I would be all over that! There has to be at least one good one in there! Half the fun is the hunt!


----------



## Awhipple (Jul 12, 2016)

Let me rephrase this. The price is probably to high but I would love digging into that to see what's there.


----------



## Freqman1 (Jul 12, 2016)

Now that is a true POS! V/r Shawn


----------



## CrazyDave (Jul 12, 2016)

Words dont fail me, I need only one, SCRAP.


----------



## sfhschwinn (Jul 12, 2016)

I SEE A LOT OF POTENTIAL IN THERE NO JOKE I WOULD DEF GIVE HIM $300 AND MAKE A KILLING AFTER I FIX ALL THOSE OLD 10 SPEEDS!!!to redo a racer only cost 20 tires, 2 both sets of brakes, $6or so on 4 cables-$30 all together


----------



## Intense One (Jul 12, 2016)

Let me see....someone pays him $300 to clean up his messy yard......good deal for him!


----------



## Gasbag (Jul 13, 2016)

Center right in the photo is a wheel with huge spokes. Is that a bicycle wheel?


----------



## rideahiggins (Jul 13, 2016)

Gasbag said:


> Center right in the photo is a wheel with huge spokes. Is that a bicycle wheel?
> 
> View attachment 339240



I have a Worksman trike with rear wheels with spokes like that.


----------



## partsguy (Jul 13, 2016)

There's money in the parts, but I'd pay no more than scrap price. Lots of labor involved for this one.
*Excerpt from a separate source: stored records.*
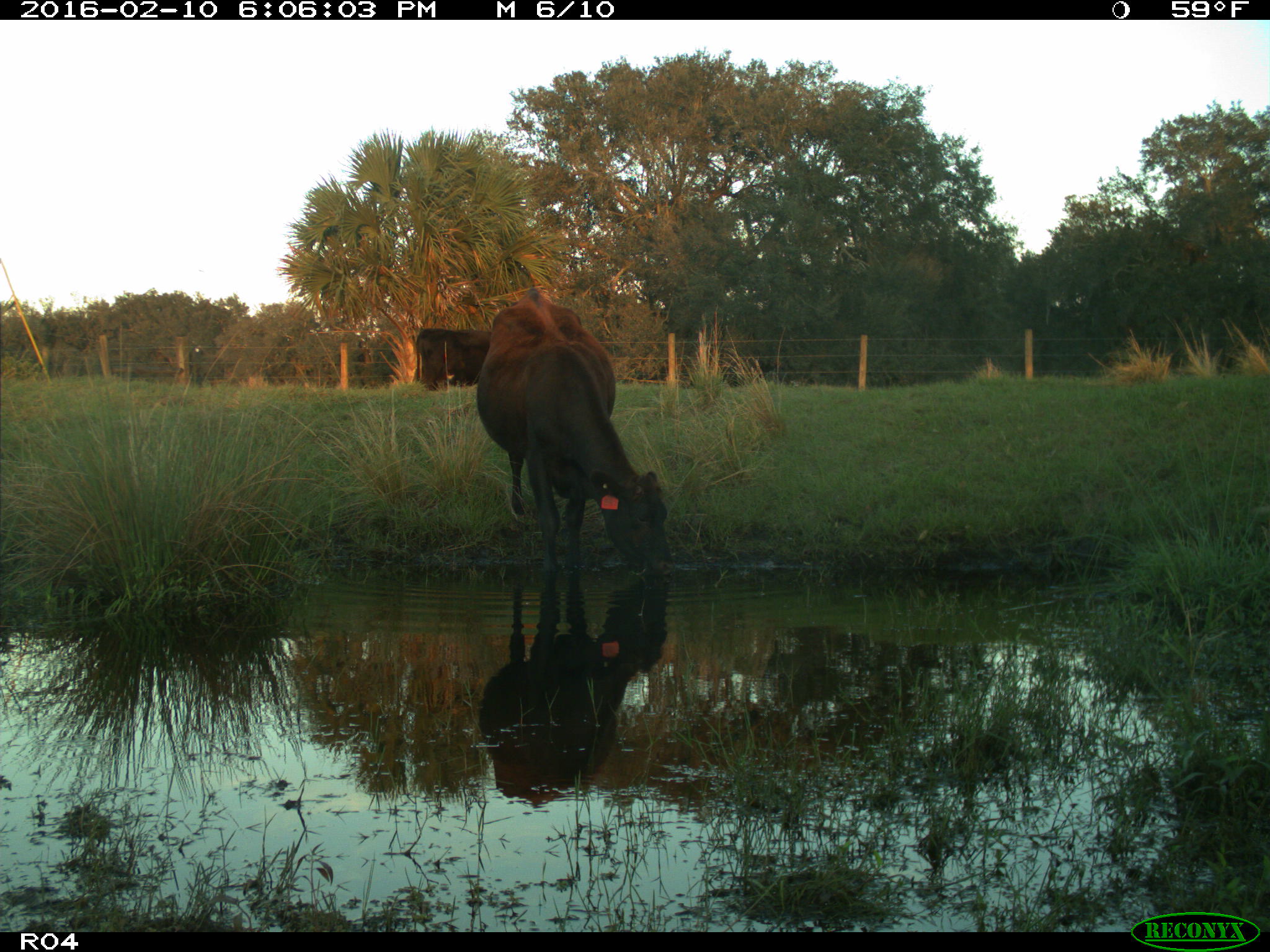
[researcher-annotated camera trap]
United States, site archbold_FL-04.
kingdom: Animalia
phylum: Chordata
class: Mammalia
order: Artiodactyla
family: Bovidae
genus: Bos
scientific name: Bos taurus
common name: domestic cow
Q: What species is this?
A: Bos taurus (domestic cow).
Sent from my SM-G930V using Tapatalk


----------



## vincev (Jul 13, 2016)

Some new collector will get hooked into buying a pile of scrap.Again Quantity over quality.lol


----------



## Boris (Jul 13, 2016)

Some people have no qualms about destroying habitat. Rats gotta have a place to live too.


----------